GIVEN PASSAGE =>
·····

An enumeration solution for reconstructing all valid coordinate pairs after commas, spaces, and decimal points were removed.
Problem Restatement
We are given a string s that represents a coordinate pair after removing commas, spaces, and decimal points.
For example:
"(1, 3)" -> "(13)"
"(2, 0.5)" -> "(205)"The string still contains the opening and closing parentheses.
We need to return all possible original coordinate strings.
The original coordinate representation had no unnecessary zeroes. So values like these are invalid:
"00"
"001"
"0.0"
"1.0"
".1"The final answer can be returned in any order, and each coordinate must use exactly this format:
"(x, y)"with one space after the comma. The official statement allows any result order.
Input and Output
| Item | Meaning |
|---|---|
| Input | A string like "(123)" |
| Output | All valid coordinate strings |
| Removed characters | Comma, space, and decimal point |
| Still present | Opening and closing parentheses |
| Output format | "(x, y)" |
Examples
Example 1:
s = "(123)"Possible coordinates are:
"(1, 23)"
"(1, 2.3)"
"(12, 3)"
"(1.2, 3)"So a valid answer is:
["(1, 23)", "(1, 2.3)", "(12, 3)", "(1.2, 3)"]Example 2:
s = "(0123)"Some valid coordinates are:
"(0, 123)"
"(0, 12.3)"
"(0, 1.23)"
"(0.1, 23)"
"(0.1, 2.3)"
"(0.12, 3)"Values like "01" or "012" are invalid because they have leading zeroes.

·····

GIVEN INFORMATION =>
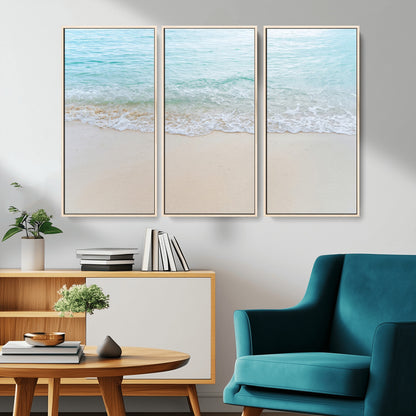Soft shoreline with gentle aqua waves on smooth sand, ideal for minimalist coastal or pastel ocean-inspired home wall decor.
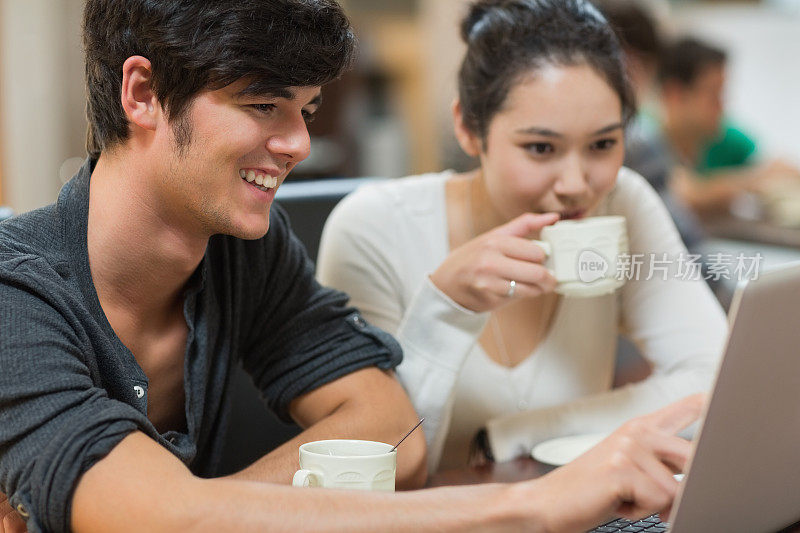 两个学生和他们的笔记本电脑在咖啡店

·····

WHAT TO WORK ON =>
A – Answer these questions about the coordinate reconstruction write-up:
(i) Which characters were removed from the original coordinate pair?
(ii) How many spaces follow the comma in the required output format?
(iii) According to Example 2, why are values like "01" or "012" invalid?
B – Copy part of the coordinate reconstruction write-up word for word, beginning at the words "The original coordinate" and stopping after "any result order.".
C – Take the coordinate reconstruction write-up further from where it stops.
The lines above are separate material, unrelated to the coordinate reconstruction write-up.

TASK RESPONSES =>
A –
(i) Commas, spaces, and decimal points.
(ii) One space.
(iii) They have leading zeroes.

B –
The original coordinate representation had no unnecessary zeroes. So values like these are invalid:
"00"
"001"
"0.0"
"1.0"
".1"The final answer can be returned in any order, and each coordinate must use exactly this format:
"(x, y)"with one space after the comma. The official statement allows any result order.

C –
Example 3:
s = "(00011)"A valid answer is:
["(0, 0.011)", "(0.001, 1)"]First Thought: Try Every Split
The string inside the parentheses must be split into two non-empty parts:
left + rightThe left part becomes x.
The right part becomes y.
For each side, we also need to try every valid decimal placement.
So the problem has two levels of enumeration:
- Split the digits into
xandy. - Generate every valid number representation for each side.
Key Insight
A substring can produce only a small number of valid numeric strings.
For a substring part, possible forms are:
part
part[:i] + "." + part[i:]But zero rules remove many candidates.
The validation rules are:
| Case | Valid? | Reason |
|---|---|---|
"0" | Yes | Single zero is allowed |
"00" | No | Leading zero |
"01" | No | Leading zero |
"0.1" | Yes | Zero before decimal is allowed |
"0.01" | Yes | Decimal does not end in zero |
"1.0" | No | Trailing zero after decimal |
"10" | Yes | Normal integer |
"10.5" | Yes | Normal decimal |
So we can write a helper that returns all valid numeric strings from one digit substring.
Algorithm
Remove the outer parentheses:
digits = s[1:-1]For every split position:
left = digits[:i]
right = digits[i:]Generate all valid numbers from left.
Generate all valid numbers from right.
For every valid pair (x, y), append:
f"({x}, {y})"Return the answer list.
Generating Valid Numbers
For a digit string part:
If its length is 1, return it:
["0"] or ["5"]If it starts with 0 and ends with 0, it has no valid form:
"00" -> []
"000" -> []If it starts with 0, the only possible form is:
"0." + part[1:]This is valid only because it does not end with 0.
If it ends with 0, the only possible form is the integer itself:
"10" -> ["10"]Decimal forms like "1.0" are invalid.
Otherwise, return the integer form and every decimal placement.
Correctness
The algorithm tries every possible split of the digits into two non-empty substrings. Therefore, every possible separation between x and y is considered.
For each side, the helper returns exactly the valid numeric representations that can be made by optionally inserting one decimal point.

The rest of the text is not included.